The 2,500 entrepreneurs, educators, and developers gathered here for the Arizona State University/Global Silicon Valley conference are spending three days discussing students and schools, what they need and how to shape a future that may look little like the present in education.
Leaders from government and education businesses are joined by educators who share their “on the ground” experiences with testing ed-tech products, helping teachers use technology, and what their aspirations are for the future.
Here are a few highlights from the day’s sessions.
Arne Duncan Opposes Textbook Purchases
“We, as a nation, spend $7 [billion] to $9 billion a year on textbooks that are basically obsolete the day they arrive in school,” said U.S. Secretary of Education Arne Duncan. “My question is: why are we spending money on something that—when it gets to you—it’s too late?”
Asked how we could “change the culture” of textbooks, Duncan said, “We just have to get rid of them… Were we to get rid of them tomorrow, we’d still not be leading the world” with 1-to-1 digital conversions. Countries like Uruguay are ahead of us, he said.
D.C. Teacher Questions ‘Free’ Ed-Tech
Tanesha Dixon, a teacher in the District of Columbia public schools who has begun using a blended-learning model, talked about how she sometimes felt like she was “building Rome and the road to it at the same time.”
Asked how she reacts to hearing a product is free, she said, “It’s like the candy at the doctor’s office,” but she wonders if what’s left might be “the yellow ones no one wants.”
Since she doesn’t have “the time or expertise” to sort out a lot of issues that might be associated with free ed-tech offerings, she said the onus is on the ed-tech community to “police yourselves.” Does this product meet student privacy requirements?

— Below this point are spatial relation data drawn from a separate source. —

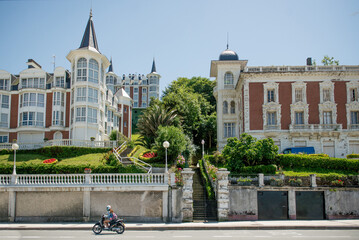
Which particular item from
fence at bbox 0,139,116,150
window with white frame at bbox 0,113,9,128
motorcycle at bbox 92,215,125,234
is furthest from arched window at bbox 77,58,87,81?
motorcycle at bbox 92,215,125,234

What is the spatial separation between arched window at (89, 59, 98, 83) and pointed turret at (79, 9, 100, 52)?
205cm

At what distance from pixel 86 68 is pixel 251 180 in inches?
1055

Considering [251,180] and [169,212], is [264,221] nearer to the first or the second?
[251,180]

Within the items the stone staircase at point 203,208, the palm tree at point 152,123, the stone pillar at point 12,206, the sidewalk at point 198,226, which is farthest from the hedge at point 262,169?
the stone pillar at point 12,206

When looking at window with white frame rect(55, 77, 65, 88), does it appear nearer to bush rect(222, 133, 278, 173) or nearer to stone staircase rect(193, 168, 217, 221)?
bush rect(222, 133, 278, 173)

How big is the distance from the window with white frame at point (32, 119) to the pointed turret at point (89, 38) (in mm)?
11044

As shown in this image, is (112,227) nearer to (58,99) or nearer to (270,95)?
(270,95)

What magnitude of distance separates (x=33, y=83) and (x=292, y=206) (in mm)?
37356

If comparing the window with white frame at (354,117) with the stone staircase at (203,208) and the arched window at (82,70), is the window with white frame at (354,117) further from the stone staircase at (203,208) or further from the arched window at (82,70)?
the arched window at (82,70)

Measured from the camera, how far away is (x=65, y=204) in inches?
834

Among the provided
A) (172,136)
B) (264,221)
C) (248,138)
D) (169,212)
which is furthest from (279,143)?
(169,212)

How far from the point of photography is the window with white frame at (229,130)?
4678 centimetres

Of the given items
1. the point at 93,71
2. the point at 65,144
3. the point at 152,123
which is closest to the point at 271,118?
the point at 152,123

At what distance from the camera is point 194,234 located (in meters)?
17.2
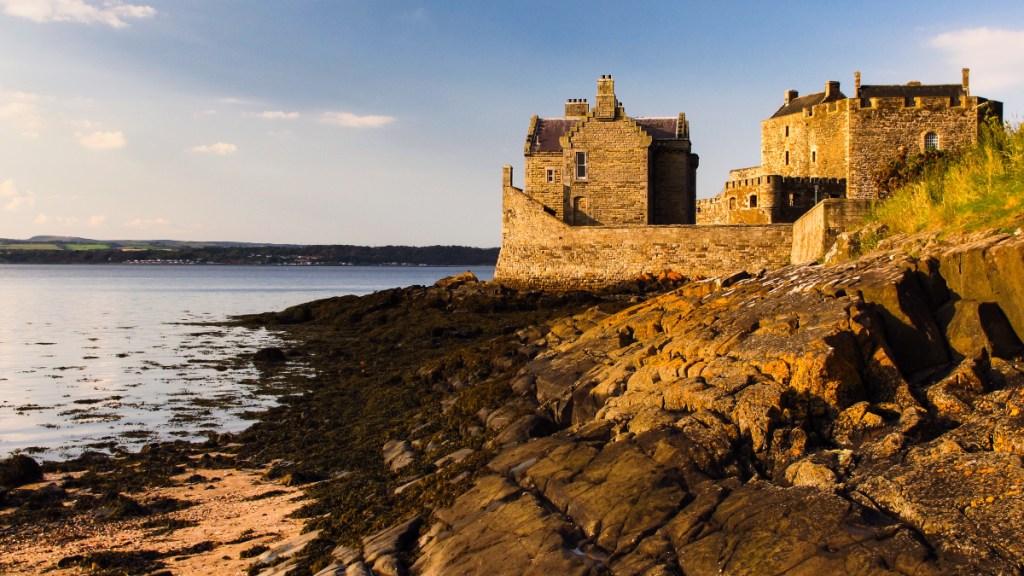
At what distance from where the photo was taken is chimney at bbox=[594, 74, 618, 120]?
3906 cm

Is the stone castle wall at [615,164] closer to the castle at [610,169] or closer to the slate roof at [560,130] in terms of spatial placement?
the castle at [610,169]

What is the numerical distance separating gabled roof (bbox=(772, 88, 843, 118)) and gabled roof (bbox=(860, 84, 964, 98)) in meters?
1.31

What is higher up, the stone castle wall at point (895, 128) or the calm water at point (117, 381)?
the stone castle wall at point (895, 128)

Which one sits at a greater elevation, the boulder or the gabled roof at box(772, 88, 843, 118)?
the gabled roof at box(772, 88, 843, 118)

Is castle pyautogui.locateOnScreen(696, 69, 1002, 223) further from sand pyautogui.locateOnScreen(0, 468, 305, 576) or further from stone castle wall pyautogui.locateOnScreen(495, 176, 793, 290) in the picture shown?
sand pyautogui.locateOnScreen(0, 468, 305, 576)

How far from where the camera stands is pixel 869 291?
392 inches

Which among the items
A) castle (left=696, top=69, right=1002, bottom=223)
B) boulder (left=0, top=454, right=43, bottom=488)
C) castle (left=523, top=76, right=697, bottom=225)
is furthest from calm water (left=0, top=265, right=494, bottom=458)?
castle (left=696, top=69, right=1002, bottom=223)

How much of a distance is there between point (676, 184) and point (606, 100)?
5.35 metres

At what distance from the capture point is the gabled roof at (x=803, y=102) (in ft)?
143

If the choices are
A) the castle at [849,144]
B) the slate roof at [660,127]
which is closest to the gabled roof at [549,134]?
the slate roof at [660,127]

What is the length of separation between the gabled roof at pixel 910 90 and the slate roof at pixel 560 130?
10.0 m

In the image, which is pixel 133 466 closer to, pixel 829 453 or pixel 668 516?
pixel 668 516

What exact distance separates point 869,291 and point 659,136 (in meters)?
32.2

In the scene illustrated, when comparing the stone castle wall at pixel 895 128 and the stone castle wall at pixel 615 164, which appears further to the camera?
the stone castle wall at pixel 615 164
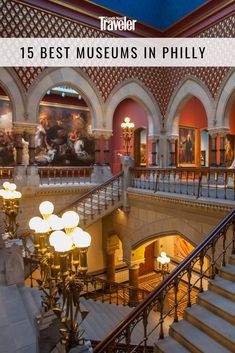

Is this product common-core aligned? These are among the questions she and her colleagues must ask when using a product to determine whether it’s right for their classrooms, she said.
Transformative Potential of Ed-Tech
In his first week on the job, S. Dallas Dance, superintendent of the Baltimore County school district in Maryland, visited two schools. At the first, he found technology sitting in storage, because the PTA had helped purchase it and there was more than was needed. Only a five-minute drive away, he found a school that didn’t have a mobile card. “I knew at that moment that we had to level the playing field,” he said.
In less than three years, he said the district is working hard to do that. One parent said he knew nothing about computers until his child brought one home from school. Dance said it’s powerful to think of the transformative impact such initiatives could have for 100,000 public schools in the United States.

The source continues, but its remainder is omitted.